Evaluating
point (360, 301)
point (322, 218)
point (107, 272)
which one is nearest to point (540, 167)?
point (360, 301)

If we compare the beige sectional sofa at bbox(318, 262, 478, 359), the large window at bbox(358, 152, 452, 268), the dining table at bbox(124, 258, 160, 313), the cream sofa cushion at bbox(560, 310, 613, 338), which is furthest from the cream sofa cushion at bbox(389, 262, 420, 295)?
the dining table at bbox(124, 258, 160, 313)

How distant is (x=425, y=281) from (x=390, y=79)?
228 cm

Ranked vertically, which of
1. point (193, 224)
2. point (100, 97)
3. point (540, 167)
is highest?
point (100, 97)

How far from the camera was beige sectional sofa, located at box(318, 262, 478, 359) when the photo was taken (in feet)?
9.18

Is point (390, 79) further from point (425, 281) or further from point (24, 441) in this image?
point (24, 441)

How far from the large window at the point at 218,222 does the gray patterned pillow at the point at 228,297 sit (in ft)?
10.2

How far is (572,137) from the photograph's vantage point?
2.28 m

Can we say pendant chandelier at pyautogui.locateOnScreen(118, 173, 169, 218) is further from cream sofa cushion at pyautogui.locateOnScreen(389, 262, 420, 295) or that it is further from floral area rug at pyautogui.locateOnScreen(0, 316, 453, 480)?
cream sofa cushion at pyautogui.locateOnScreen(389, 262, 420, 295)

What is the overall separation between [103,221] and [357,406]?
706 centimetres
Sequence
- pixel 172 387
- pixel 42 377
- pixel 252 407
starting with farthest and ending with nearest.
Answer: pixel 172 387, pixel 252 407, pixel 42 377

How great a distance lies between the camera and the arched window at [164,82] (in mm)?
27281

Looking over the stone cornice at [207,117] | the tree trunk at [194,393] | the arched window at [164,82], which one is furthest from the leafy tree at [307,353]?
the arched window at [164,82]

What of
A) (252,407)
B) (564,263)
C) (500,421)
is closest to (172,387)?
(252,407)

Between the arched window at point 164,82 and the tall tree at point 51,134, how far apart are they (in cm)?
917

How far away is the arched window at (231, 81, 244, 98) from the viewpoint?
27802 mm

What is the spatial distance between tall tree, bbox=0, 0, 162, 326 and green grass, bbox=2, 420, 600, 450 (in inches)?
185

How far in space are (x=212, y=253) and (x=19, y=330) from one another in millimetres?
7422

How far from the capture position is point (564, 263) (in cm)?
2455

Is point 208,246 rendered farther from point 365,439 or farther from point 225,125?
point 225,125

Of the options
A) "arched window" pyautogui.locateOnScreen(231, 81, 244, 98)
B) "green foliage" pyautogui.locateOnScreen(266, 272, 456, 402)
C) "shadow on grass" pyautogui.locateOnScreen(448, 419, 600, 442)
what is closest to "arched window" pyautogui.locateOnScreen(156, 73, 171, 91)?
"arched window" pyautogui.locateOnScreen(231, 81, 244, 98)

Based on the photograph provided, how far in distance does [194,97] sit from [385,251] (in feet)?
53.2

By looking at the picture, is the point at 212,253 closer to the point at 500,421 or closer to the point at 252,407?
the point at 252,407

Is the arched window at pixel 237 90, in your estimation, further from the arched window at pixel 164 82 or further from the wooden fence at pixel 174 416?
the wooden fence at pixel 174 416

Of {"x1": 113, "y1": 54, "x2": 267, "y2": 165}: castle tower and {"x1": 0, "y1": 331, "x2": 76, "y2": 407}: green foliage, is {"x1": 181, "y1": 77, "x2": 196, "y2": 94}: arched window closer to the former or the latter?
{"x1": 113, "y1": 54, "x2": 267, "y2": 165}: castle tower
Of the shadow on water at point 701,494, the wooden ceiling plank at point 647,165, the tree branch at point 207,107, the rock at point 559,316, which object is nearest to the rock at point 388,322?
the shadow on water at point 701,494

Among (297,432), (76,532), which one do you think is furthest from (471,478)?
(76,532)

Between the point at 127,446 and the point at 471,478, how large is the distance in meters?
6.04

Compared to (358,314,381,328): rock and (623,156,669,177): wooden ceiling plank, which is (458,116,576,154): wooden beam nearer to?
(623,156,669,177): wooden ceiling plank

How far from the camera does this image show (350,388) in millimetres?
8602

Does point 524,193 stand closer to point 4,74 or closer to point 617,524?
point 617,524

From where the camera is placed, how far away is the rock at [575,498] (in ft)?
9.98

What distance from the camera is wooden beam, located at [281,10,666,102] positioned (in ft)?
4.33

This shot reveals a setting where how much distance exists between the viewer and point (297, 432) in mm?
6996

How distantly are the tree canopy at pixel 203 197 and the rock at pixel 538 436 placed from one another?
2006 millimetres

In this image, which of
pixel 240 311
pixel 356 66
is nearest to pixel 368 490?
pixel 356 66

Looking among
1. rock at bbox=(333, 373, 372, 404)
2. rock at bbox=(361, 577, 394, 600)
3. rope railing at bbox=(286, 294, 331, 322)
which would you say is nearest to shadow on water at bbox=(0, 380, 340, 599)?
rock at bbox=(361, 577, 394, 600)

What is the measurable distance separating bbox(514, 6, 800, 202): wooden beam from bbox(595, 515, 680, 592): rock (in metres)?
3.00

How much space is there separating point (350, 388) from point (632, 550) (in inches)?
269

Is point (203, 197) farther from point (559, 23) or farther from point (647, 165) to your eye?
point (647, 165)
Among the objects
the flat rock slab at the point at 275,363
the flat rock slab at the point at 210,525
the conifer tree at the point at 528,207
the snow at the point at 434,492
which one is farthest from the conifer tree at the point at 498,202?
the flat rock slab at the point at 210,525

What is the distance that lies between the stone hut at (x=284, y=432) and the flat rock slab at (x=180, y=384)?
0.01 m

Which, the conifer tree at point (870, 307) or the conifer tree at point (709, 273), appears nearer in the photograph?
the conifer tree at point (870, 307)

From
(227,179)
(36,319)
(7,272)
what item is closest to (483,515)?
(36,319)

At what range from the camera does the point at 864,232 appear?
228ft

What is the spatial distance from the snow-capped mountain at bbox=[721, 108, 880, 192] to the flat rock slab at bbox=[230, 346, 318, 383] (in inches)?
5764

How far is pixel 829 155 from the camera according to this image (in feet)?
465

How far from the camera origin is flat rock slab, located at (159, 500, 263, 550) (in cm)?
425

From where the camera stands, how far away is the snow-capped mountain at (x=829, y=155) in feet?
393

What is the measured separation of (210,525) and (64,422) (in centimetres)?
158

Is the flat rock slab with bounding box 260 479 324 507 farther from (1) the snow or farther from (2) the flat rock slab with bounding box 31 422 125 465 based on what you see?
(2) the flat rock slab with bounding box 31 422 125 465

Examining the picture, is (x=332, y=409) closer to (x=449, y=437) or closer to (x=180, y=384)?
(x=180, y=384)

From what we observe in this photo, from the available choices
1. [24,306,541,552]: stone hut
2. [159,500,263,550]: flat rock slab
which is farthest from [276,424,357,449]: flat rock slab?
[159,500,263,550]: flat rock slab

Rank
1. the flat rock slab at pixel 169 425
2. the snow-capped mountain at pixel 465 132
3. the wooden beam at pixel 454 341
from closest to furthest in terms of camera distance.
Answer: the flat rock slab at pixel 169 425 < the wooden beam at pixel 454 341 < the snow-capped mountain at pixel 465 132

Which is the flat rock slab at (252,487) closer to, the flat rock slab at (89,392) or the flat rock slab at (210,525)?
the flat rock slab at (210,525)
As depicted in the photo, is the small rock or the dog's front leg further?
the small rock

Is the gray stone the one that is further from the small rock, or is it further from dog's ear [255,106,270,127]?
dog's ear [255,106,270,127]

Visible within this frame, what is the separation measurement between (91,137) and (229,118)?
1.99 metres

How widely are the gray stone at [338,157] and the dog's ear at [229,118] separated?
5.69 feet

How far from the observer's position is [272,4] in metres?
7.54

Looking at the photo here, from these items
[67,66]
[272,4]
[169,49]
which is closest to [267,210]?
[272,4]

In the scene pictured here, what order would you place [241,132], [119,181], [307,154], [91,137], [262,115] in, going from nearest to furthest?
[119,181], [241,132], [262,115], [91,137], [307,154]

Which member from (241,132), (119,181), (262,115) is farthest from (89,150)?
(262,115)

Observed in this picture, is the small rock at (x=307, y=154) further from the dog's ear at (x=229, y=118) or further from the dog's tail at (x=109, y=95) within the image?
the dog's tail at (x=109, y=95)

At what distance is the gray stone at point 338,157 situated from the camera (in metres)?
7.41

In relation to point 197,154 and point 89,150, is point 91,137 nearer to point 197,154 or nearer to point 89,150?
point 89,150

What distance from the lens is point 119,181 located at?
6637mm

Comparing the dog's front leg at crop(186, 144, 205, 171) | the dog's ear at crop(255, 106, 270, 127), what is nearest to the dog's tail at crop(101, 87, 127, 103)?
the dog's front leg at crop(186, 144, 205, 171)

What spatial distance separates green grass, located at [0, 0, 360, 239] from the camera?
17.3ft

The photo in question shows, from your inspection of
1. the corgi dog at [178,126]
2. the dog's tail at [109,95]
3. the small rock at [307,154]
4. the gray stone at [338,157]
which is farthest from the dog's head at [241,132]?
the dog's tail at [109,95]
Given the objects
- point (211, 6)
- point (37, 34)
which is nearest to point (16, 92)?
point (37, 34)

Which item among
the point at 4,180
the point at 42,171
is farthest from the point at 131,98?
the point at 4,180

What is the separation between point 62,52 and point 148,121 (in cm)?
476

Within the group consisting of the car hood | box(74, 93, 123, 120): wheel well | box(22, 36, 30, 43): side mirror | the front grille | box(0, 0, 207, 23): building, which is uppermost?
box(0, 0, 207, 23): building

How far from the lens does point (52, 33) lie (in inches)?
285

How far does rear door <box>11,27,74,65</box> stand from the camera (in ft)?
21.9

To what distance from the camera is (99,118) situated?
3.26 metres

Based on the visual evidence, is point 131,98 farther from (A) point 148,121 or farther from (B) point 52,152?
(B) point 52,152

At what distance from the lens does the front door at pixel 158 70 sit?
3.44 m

#### [Requirements]
Output the entries from the line containing "Given the objects" through the line containing "3.26 metres" as a JSON list of strings, one string per line and no strings for blank lines.

#### [Answer to this problem]
[
  "Given the objects",
  "- point (211, 6)",
  "- point (37, 34)",
  "which is nearest to point (16, 92)?",
  "point (37, 34)",
  "Which item among",
  "the point at 4,180",
  "the point at 42,171",
  "is farthest from the point at 131,98?",
  "the point at 4,180",
  "What is the separation between point 62,52 and point 148,121 (in cm)?",
  "476",
  "Within the group consisting of the car hood | box(74, 93, 123, 120): wheel well | box(22, 36, 30, 43): side mirror | the front grille | box(0, 0, 207, 23): building, which is uppermost?",
  "box(0, 0, 207, 23): building",
  "How far from the lens does point (52, 33) lie (in inches)?",
  "285",
  "How far does rear door <box>11,27,74,65</box> stand from the camera (in ft)?",
  "21.9",
  "To what distance from the camera is (99,118) situated?",
  "3.26 metres"
]